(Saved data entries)
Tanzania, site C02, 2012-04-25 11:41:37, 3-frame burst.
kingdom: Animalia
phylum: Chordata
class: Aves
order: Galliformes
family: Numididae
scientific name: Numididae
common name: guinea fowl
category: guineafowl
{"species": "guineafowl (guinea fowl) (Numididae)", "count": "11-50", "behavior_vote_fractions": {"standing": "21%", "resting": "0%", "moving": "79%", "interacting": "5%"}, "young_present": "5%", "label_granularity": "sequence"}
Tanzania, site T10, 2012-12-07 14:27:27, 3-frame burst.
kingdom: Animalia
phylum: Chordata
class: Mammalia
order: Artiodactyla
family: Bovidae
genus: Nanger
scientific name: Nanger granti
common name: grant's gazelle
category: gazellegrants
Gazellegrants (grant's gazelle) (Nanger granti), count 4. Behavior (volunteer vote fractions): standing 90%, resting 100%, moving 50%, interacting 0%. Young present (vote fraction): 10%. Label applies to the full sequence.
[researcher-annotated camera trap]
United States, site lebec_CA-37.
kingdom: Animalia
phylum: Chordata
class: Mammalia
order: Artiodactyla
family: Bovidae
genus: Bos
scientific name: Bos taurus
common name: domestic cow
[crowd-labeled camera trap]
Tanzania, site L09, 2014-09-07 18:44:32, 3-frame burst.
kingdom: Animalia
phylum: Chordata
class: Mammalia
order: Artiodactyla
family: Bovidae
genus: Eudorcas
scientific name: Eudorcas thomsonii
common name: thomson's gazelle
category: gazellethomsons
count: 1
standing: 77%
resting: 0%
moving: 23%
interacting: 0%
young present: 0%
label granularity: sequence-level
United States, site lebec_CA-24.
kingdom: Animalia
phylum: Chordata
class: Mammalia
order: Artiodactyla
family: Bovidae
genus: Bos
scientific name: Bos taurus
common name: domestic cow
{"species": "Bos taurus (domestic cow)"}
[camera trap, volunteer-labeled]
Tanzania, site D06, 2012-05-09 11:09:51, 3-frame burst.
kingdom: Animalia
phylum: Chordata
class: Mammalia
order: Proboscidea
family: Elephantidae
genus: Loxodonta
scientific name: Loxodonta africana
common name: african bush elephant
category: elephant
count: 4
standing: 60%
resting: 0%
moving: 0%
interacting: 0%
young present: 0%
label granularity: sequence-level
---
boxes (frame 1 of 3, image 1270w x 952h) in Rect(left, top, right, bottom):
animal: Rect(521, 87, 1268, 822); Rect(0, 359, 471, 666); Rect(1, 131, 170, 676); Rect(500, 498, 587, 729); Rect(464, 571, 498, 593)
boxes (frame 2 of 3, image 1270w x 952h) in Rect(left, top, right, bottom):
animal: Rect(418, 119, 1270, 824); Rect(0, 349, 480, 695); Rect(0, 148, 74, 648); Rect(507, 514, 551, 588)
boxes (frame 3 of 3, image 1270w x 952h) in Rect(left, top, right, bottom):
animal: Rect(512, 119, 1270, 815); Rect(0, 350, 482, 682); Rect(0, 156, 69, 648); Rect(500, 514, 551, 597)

§ EXERCISE: Scan the records above and report every line with the string "States".

§ SOLUTION TO THE EXERCISE:
United States, site lebec_CA-37.
United States, site lebec_CA-24.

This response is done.